Vibrational properties of model monatomic crystals under pressure

Abstract

The roles of the attractive and repulsive forces in controlling the vibrational properties of monatomic crystals are systematically evaluated as a function of compression. Face-centered-cubic, hexagonal, and body-centered-cubic structures are considered with Lennard-Jones and Buckingham-type interatomic potentials. At zero pressure, the phonon frequencies and their mode-Grüneisen parameters deviate strongly from those of a reference state where the atoms interact solely through the corresponding purely repulsive potential. In detail, the degree of deviation depends on the structure, relative range of the repulsive and attractive forces, and the vibrational wavelength.
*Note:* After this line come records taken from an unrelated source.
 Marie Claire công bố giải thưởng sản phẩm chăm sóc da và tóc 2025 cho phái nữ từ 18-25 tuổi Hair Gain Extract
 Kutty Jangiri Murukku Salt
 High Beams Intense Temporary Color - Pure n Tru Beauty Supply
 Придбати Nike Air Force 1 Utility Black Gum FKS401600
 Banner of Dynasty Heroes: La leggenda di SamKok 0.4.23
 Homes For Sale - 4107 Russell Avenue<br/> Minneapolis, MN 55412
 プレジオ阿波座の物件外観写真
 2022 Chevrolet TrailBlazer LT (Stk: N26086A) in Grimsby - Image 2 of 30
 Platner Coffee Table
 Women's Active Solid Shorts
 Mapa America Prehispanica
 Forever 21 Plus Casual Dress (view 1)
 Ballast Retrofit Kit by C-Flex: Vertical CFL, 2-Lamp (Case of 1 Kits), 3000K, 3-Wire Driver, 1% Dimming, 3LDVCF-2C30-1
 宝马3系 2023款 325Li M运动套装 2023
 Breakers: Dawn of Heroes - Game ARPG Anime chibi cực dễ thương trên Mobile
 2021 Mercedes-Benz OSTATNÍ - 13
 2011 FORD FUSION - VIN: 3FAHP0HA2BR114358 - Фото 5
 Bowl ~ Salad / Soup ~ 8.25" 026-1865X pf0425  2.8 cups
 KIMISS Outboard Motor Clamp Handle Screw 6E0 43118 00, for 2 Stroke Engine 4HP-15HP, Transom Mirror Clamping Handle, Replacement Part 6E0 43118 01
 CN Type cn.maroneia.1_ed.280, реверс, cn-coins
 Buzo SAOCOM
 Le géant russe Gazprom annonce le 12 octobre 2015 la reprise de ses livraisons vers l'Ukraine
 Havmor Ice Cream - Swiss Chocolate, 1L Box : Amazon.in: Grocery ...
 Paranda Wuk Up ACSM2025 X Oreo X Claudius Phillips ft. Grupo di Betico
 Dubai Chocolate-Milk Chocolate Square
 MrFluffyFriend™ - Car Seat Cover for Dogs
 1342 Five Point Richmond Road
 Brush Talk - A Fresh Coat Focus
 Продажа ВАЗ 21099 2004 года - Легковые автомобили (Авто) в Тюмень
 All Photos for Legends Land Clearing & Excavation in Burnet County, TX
With increasing pressure, the phonon frequencies asymptotically approach values of the purely repulsive reference state. Higher-order properties such as the mode-Grüneisen parameters and their logarithmic volume derivatives approach the repulsive limiting values more rapidly than do the frequencies, provided the associated modes do not become unstable. The close-packed lattices are dynamically stable at all positive pressures and display only a small variation among different orders of the frequency spectra Debye moments. However, this variation can be quite large for any structure at strains near that where the lattice is dynamically unstable. We find that the thermal Grüneisen parameter decreases with pressure, but the commonly assumed power-law relation of the thermal Grüneisen parameter with volume is violated. Average anharmonic vibrational properties are well described by a cell model in these monatomic systems at both low and high pressures. In addition, a strong correlation is found between the static-lattice compressional properties and the average vibrational properties; free-volume relations give good estimates of the high-temperature thermal properties, especially at high pressures.